Short descriptive text snippets:
Content starts

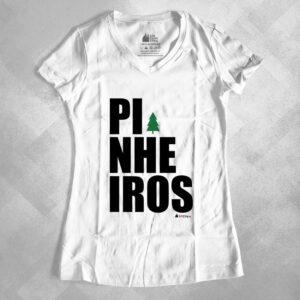 """631E01 1 300x300 - Baby Look Feminina Gola """"V"""" Pinheiros - São Paulo"""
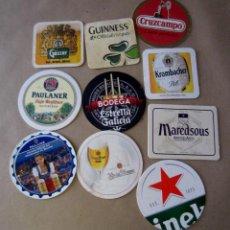 Coleccionismo de cervezas: IMPORTANTE LOTE DE 10 POSAVASOS. CERVEZA GÖSSER, MAREDSOUS, GUINNESS... AA. Lote 214075668
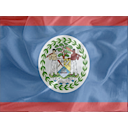 Regular Belize icon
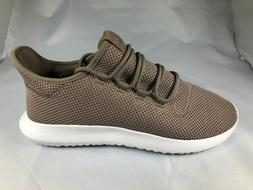 NEW MENS ADIDAS TUBULAR SHADOW SNEAKERS AC7796-SHOES-MULTIPL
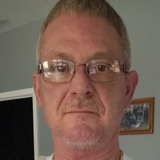 Duane from Patton | Man | 56 years old | Pisces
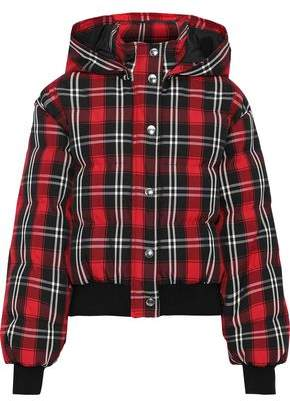 MSGM Quilted Checked Twill Down Hooded Jacket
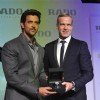Hrithik Lauches 'Rado HyperChrome Ceramic' Watches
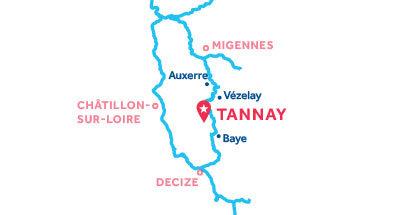 Mapa de ubicación de la base de Tannay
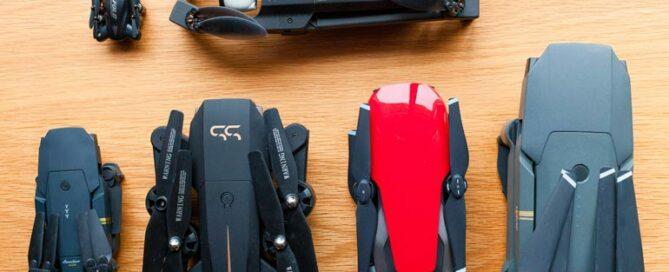 Faltbare Drohnen im Vergleich: Von Mavic bis Anafi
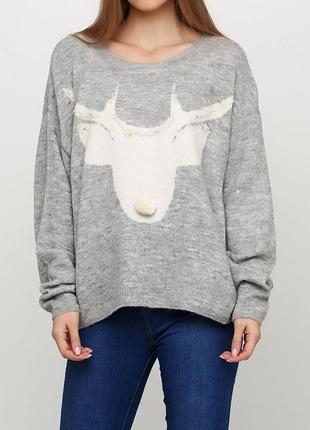 Вязанный шерстяной свитер h&m с оленем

Content ends

Pictures do not go in the copy; print every entry exactly as it stands.

Result
 """631E01 1 300x300 - Baby Look Feminina Gola """"V"""" Pinheiros - São Paulo"""
 Coleccionismo de cervezas: IMPORTANTE LOTE DE 10 POSAVASOS. CERVEZA GÖSSER, MAREDSOUS, GUINNESS... AA. Lote 214075668
 Regular Belize icon
 NEW MENS ADIDAS TUBULAR SHADOW SNEAKERS AC7796-SHOES-MULTIPL
 Duane from Patton | Man | 56 years old | Pisces
 MSGM Quilted Checked Twill Down Hooded Jacket
Hrithik Lauches 'Rado HyperChrome Ceramic' Watches
 Mapa de ubicación de la base de Tannay
 Faltbare Drohnen im Vergleich: Von Mavic bis Anafi
 Вязанный шерстяной свитер h&m с оленем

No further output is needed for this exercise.